9日目:ニョツキ
きさらぎ→如月→ニョツキ
30分くらい経った。僕が倒れてから合計で1時間経ったことになる。
・・・・・・。
「・・・・・・終わったぞ」
神道が脈を取ってからそう言った。
「こっちも・・・・・・」
木戸はそう言って俯いた。
・・・・・・。
「死んだな」
神道はそう言った。
結論を先に伝える事にしよう。
蚊に刺されて生き残ったのは僕だけだった。
理由は、活力の違いだったと思われる。
「血清は実のところ、貴様には余り使っていない。ほぼ同時に他のメンバーが同様の症状に陥ったからな。貴様なら何とかなると信じていた。だから、そうしたのだが・・・・・・」
つまり僕は誰よりも生きにくい状況で生き残ったのだ。
「そもそも、この毒なら普通は死ぬ。本来なら全部使わなければ助かる命なんて1つも無かったはずだ。貴様の生命力の勝ちということだ」
違う・・・・・・。
多分、僕の『血』だ。血族だ。
僕は殺すことを遺伝子レベルで組み込まれている。そこから考えてみても恐らく僕の血は・・・・・・『毒』を『殺す』ことを選んだ。

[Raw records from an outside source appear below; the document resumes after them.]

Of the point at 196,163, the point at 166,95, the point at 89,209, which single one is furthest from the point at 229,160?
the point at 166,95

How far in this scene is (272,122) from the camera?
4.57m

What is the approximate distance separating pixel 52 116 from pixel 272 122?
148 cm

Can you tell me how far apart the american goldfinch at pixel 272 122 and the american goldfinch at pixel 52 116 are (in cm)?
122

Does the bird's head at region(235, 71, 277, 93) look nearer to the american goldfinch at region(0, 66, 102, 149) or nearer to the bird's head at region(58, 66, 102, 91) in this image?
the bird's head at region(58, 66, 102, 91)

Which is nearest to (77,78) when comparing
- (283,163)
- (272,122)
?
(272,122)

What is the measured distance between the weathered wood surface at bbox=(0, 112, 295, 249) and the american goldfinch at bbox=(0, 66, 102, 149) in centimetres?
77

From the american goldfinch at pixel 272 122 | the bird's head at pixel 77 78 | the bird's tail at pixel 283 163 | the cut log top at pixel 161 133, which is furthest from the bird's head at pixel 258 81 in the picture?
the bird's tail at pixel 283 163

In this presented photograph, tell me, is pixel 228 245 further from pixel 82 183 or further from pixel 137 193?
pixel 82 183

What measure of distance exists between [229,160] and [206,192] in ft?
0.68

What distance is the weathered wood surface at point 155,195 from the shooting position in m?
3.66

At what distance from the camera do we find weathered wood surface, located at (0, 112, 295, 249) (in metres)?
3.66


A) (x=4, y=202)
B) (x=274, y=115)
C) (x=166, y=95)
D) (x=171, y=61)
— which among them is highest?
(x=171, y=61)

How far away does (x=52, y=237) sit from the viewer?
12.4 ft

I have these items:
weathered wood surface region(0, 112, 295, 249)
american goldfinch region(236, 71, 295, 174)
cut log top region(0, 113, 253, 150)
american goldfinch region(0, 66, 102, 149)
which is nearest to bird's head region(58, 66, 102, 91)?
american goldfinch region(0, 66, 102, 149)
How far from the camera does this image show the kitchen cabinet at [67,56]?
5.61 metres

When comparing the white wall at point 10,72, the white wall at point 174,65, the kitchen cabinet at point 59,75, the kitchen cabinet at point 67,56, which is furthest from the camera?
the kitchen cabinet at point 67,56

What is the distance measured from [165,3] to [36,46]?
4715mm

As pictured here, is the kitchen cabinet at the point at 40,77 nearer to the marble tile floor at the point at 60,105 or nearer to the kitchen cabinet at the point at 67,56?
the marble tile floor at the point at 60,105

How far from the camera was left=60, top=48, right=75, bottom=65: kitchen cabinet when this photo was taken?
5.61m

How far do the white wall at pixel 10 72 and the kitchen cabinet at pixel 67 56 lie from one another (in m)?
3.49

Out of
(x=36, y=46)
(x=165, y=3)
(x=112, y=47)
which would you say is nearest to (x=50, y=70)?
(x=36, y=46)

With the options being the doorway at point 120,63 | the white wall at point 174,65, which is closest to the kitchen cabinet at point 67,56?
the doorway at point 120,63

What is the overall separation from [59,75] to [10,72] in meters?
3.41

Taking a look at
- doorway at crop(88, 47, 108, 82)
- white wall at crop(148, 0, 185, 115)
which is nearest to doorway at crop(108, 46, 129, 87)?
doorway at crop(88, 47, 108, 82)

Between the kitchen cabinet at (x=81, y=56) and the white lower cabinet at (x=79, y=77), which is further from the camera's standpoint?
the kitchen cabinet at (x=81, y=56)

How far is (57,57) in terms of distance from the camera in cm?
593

生命力じゃない。この状況で勝利したのは僕ではなく、『如月』だ。
窮地に立たされて尚、僕の生命力から何でもかんでもを強くしようとしている、如月の血。人を殺すだけではなく、殺すなら何でもいいのだろうか。
ともあれ、ここで20:8 という戦力バランスになった。
「こんな武器がどんどん出てくるの・・・・・・?」
女子の1人が言う。
「正直キツくね?」
「うん・・・・・・」
弱気な声が飛び交う。
一瞬にして大半の生徒が消し炭になった上に、得体の知れない敵に攻撃されたにしては、まだ良い方だ。
最悪、この現状に絶望するものも居てもおかしくは無かったのだから。
運良く、この後新たな刺客がくることもなかった。
9日目の劇的な戦況の変化に対応する暇もなく戦線は終了した。